Discussion Zen 5 Speculation (EPYC Turin and Strix Point/Granite Ridge - Ryzen 9000)

Page 458 - Seeking answers? Join the AnandTech community: where nearly half-a-million members share solutions and discuss the latest tech.

leoneazzurro

Golden Member
Jul 26, 2016
1,005
1,597
136
I think the main problem is that APUs were so far monolithic and made for a very competitive market (in terms of costs) where the extra cache had a minimal impact in front of added area (i.e. a 16MB IC on Phoenix would have increased the performance, but by how much, and with what economical impact?

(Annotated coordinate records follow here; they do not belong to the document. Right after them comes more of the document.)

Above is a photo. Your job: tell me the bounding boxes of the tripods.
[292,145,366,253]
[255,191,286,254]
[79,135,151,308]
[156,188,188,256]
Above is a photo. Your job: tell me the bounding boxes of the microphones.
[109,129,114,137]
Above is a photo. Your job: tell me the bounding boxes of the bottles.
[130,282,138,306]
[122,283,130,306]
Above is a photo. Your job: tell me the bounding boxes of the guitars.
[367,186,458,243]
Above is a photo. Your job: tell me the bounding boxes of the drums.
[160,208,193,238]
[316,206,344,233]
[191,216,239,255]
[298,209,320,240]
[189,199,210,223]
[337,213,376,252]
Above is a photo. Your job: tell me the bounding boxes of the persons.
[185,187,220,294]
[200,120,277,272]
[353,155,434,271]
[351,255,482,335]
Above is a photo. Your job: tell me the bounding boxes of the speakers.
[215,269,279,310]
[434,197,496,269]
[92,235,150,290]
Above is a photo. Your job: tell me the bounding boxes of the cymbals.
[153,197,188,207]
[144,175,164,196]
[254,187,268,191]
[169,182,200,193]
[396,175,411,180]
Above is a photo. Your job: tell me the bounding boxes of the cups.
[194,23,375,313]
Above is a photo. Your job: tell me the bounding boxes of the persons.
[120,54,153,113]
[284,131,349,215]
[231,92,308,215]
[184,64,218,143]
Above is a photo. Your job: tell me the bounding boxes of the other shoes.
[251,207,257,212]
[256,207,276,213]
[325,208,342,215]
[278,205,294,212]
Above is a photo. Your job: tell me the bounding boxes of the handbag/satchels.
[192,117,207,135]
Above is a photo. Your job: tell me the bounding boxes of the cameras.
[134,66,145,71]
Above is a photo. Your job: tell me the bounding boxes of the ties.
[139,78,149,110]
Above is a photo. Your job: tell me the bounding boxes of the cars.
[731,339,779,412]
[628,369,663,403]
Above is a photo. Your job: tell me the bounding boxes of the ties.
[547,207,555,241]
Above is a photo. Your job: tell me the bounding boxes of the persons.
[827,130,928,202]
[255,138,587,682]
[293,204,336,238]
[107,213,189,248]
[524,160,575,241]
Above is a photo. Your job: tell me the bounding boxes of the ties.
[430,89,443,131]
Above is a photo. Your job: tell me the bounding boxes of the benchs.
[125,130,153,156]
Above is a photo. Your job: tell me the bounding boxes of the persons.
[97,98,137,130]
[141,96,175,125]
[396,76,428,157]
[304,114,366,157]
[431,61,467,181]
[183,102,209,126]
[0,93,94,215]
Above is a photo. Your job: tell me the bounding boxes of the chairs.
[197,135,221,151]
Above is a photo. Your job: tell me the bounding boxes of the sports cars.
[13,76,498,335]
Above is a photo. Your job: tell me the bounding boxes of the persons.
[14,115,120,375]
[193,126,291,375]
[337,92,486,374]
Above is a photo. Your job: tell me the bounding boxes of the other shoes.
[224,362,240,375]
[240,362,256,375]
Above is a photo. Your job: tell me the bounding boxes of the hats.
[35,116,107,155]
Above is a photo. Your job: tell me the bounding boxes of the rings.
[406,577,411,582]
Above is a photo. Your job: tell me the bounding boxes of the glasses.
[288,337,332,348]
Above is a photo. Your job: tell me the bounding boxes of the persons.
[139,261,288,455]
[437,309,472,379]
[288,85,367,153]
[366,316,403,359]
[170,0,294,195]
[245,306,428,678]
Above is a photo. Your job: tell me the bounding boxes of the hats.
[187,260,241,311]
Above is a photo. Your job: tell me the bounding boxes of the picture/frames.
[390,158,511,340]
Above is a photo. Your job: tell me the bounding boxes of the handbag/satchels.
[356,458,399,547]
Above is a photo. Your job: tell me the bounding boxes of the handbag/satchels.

Having to differentiate and validate a new product would have resulted in an added value for AMD?). In the future, with MCM/tiled APUs, the possibility to have different versions of an APU with more cache would be easier to realize. If AMD is willing to do it for their mainstream products and not for the Halo (niche) product line it is another matter and I am very unsure AMD would do that.
 

Rekluse

Member
Sep 16, 2022
36
46
51
I'm curious if there's a good benchmark for seeing how well a microarch does with VM CPU over-provisioning. It would be very interesting to see the Zen 1->2->3->4->4c->5 evolution in those terms, including a comparison with intel e-cores and whether a single fat Zen5 core can basically be the equivalent of 2xZen3 cores

Essentially the SPECperf equivalent of this test:
 
Jul 27, 2020
17,800
11,599
106
But this would introduce more latency as CCDs would need to reach IOD and back to CCD.
Put the V-cache between CCD and IOD. Have some sort of latch in there so if needed, CCD traffic can snoop in the V-cache to see if data is available there. In case of streaming sequential data access, no need to bother with checking V-cache. Engineers can do almost anything if sufficiently motivated or mandated to do from their management. Or create a 16 core CCD to bury the whole issue once and for all. Tons of people must've checked off the 7950X3D off their wanted list because of the cache discrepancy between the two CCDs. It's just very, very wasteful. I can see they went with it coz it was the quickest thing to do for them but it's very suboptimal in my opinion. There are benchmarks where the 7950X beats the 7950X3D. That should NOT be happening.
 

MadRat

Lifer
Oct 14, 1999
11,923
259
126
AMD needs to have a shared L4 V-cache for both CCDs.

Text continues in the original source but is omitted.